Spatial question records
######

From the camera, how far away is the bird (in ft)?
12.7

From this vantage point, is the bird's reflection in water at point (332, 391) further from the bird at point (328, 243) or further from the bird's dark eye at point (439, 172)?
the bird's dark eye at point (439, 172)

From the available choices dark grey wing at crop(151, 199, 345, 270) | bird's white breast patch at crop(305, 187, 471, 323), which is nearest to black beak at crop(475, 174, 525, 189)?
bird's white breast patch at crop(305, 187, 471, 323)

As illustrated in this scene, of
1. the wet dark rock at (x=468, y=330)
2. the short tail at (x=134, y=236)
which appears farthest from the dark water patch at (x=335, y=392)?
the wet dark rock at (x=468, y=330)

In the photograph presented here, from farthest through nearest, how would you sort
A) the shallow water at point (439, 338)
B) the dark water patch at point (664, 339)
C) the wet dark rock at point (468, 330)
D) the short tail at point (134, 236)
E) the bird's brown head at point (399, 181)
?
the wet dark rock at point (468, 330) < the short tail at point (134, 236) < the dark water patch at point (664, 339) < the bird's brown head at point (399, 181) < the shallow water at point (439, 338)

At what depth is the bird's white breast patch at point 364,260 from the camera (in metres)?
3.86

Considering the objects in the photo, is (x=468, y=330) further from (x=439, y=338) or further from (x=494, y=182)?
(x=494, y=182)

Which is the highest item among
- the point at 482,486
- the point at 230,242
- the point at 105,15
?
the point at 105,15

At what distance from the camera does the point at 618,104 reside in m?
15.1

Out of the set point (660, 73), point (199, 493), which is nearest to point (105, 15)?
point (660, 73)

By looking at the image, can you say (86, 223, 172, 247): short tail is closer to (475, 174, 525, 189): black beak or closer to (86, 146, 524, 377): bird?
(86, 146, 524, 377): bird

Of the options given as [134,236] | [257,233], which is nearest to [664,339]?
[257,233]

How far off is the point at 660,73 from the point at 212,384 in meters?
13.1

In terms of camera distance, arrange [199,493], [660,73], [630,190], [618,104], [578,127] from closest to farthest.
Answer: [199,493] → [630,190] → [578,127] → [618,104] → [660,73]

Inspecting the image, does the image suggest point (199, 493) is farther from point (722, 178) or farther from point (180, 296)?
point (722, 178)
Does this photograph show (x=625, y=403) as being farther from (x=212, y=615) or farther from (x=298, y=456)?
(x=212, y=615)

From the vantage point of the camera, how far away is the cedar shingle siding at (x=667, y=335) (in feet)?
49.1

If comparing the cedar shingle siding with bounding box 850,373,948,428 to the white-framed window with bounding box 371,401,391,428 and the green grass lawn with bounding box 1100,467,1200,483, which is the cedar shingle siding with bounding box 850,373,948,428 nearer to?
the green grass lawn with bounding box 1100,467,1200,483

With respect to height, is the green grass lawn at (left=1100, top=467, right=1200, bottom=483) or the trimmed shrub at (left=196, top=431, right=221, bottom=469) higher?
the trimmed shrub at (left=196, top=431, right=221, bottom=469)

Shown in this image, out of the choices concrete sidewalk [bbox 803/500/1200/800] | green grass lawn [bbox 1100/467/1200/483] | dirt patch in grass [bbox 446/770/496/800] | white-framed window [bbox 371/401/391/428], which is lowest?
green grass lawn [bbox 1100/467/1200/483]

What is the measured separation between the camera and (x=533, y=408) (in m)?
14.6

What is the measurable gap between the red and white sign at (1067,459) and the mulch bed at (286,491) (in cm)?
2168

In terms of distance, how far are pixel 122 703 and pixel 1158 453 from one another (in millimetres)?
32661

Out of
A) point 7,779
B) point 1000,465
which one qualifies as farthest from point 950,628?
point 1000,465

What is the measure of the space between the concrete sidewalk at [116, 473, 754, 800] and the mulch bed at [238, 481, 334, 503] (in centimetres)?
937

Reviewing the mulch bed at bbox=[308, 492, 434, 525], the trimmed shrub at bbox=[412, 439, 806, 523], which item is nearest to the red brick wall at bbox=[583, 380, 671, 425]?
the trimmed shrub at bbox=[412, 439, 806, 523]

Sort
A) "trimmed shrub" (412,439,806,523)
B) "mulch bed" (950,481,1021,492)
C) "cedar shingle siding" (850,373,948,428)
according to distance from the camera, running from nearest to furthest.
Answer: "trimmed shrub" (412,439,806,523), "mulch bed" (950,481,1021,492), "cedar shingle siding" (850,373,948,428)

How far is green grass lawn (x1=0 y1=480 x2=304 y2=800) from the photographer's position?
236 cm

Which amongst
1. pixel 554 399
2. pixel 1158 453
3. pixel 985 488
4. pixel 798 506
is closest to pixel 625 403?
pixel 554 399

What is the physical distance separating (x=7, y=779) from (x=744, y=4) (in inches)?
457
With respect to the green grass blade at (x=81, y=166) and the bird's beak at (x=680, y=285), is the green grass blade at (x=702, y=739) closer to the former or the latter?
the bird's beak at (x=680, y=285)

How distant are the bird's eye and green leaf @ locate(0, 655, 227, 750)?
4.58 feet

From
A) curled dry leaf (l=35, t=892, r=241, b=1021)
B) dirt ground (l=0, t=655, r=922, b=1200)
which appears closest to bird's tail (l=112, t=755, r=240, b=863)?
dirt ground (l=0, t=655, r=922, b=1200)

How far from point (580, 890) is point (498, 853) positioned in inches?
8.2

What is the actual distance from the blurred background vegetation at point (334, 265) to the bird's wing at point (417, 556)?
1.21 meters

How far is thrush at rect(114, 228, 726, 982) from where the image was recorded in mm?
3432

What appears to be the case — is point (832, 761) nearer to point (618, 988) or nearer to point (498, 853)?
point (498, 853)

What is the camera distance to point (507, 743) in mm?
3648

######

**YOUR GOAL**. Copy exactly the lines above, from the one containing "How far from" through the very last line.

**IN RESPONSE**.
How far from point (580, 890) is point (498, 853) positioned in inches?
8.2

What is the actual distance from the blurred background vegetation at point (334, 265) to the bird's wing at point (417, 556)?
1.21 meters

How far is thrush at rect(114, 228, 726, 982) from where the image was recorded in mm?
3432

What appears to be the case — is point (832, 761) nearer to point (618, 988) or nearer to point (498, 853)?
point (498, 853)

What is the camera distance to point (507, 743) in mm?
3648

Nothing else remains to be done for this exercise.